### Excerpted text
FTX will not be scaling back on its staff, according to CEO Sam Bankman-Fried. The company is “going to keep pushing forward,” he said.
FTX CEO Sam Bankman-Fried says the cryptocurrency exchange will “zag” where other crypto firms “zig.” In short, he does not see the crypto platform freezing its hiring process or laying off staff as has happened in recent months across the industry.
This, he noted in a Twitter thread, is “regardless of market conditions” that has most crypto firms nursing losses in line with the bear market.
FTX to ‘keep pushing’
Bankman-Fried notes that FTX can continue to grow because it adopted a careful hiring approach, and over the last couple of years, scaled its revenue and productivity – not expenses.
“A lot of reporters have reached out asking if we’re going to be scaling back. And our answer is the same as always: We’re going to keep pushing forward,” the FTX chief wrote.
He says instead of cutting jobs, the platform looks to employ more. However, this will be done at a more sustainable rate. Bankman-Fried and team will also look to uphold the same high standards adhered to during previous hiring.

### Extracted records
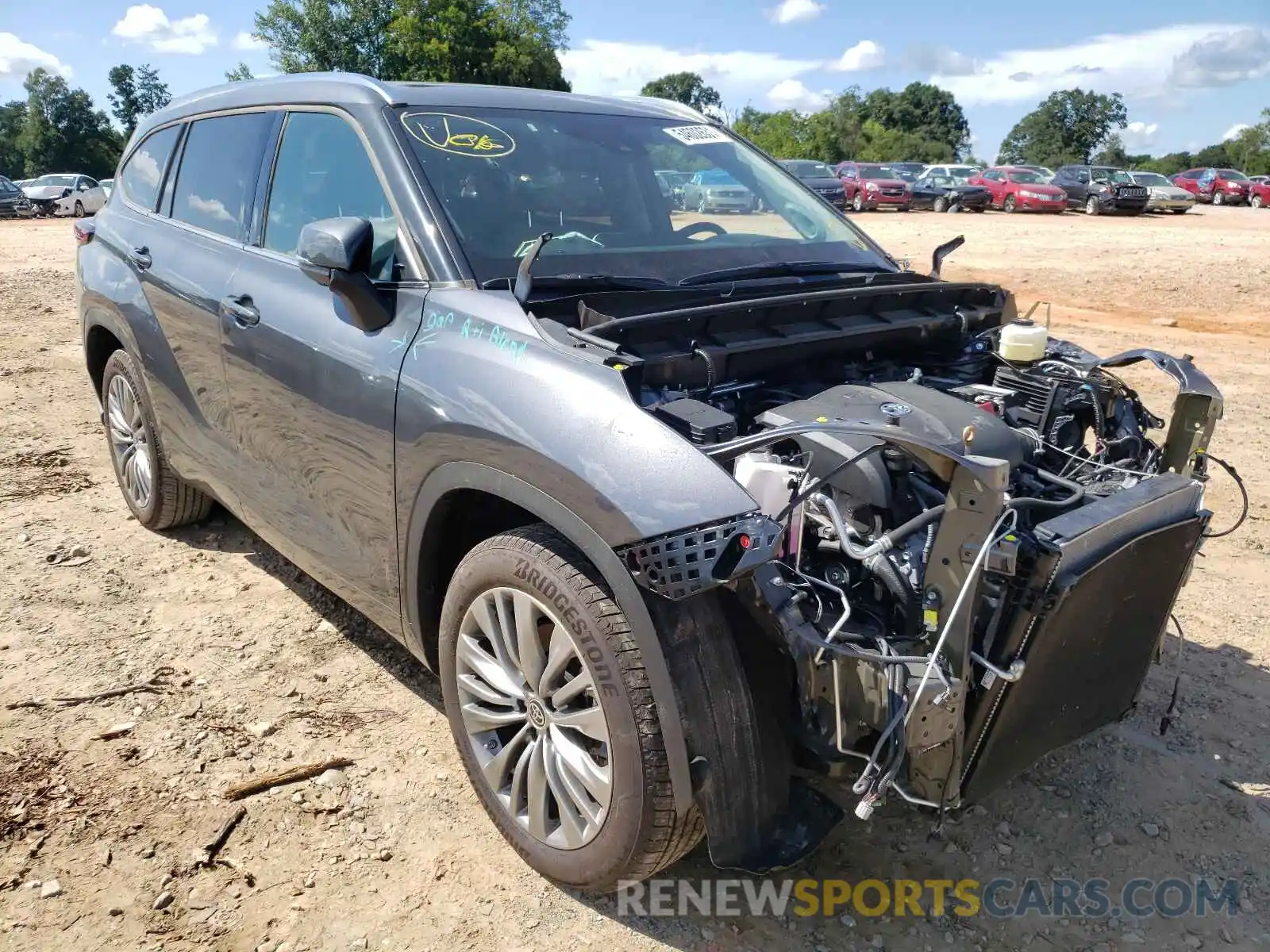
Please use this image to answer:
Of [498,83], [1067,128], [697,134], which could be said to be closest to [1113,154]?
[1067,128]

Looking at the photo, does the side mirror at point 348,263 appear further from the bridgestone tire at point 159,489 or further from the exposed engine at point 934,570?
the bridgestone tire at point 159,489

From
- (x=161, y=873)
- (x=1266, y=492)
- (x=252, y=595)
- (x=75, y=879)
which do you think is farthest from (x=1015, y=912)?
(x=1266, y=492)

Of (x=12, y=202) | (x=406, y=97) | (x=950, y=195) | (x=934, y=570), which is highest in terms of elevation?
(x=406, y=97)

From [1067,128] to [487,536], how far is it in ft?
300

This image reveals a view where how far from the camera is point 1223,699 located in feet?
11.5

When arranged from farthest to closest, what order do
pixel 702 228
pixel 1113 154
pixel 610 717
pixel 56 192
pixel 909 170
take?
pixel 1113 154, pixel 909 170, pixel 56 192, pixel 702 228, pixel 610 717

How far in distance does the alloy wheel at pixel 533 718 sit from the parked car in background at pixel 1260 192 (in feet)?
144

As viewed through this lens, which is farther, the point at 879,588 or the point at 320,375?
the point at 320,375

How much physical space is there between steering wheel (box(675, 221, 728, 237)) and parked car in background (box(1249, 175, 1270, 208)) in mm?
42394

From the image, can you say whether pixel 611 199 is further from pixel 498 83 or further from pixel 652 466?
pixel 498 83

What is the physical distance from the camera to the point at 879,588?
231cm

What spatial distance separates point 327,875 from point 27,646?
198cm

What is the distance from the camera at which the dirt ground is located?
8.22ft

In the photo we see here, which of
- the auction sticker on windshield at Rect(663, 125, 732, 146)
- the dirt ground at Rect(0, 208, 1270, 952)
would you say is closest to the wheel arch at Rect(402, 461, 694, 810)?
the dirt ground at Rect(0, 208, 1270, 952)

### Problems and tasks
**A)** Please say whether each statement agrees with the FTX article, answering yes or no and quoting the words from the article that decide it.
(i) Bankman-Fried expects FTX to freeze its hiring.
(ii) Bankman-Fried made his comments in a Twitter thread.
(iii) FTX will lower its standards for new hires.
**B)** Answer these questions from the FTX article:
(i) Which word does Bankman-Fried use for what FTX will do where other crypto firms "zig"?
(ii) Along with revenue, what did FTX scale over the last couple of years?
(iii) Who has been reaching out to ask whether FTX will scale back?

### Answers by item number
**A)**
(i) No: "he does not see the crypto platform freezing its hiring process or laying off staff"
(ii) Yes: "he noted in a Twitter thread"
(iii) No: "will also look to uphold the same high standards adhered to during previous hiring"

**B)**
(i) "Zag."
(ii) Productivity.
(iii) A lot of reporters.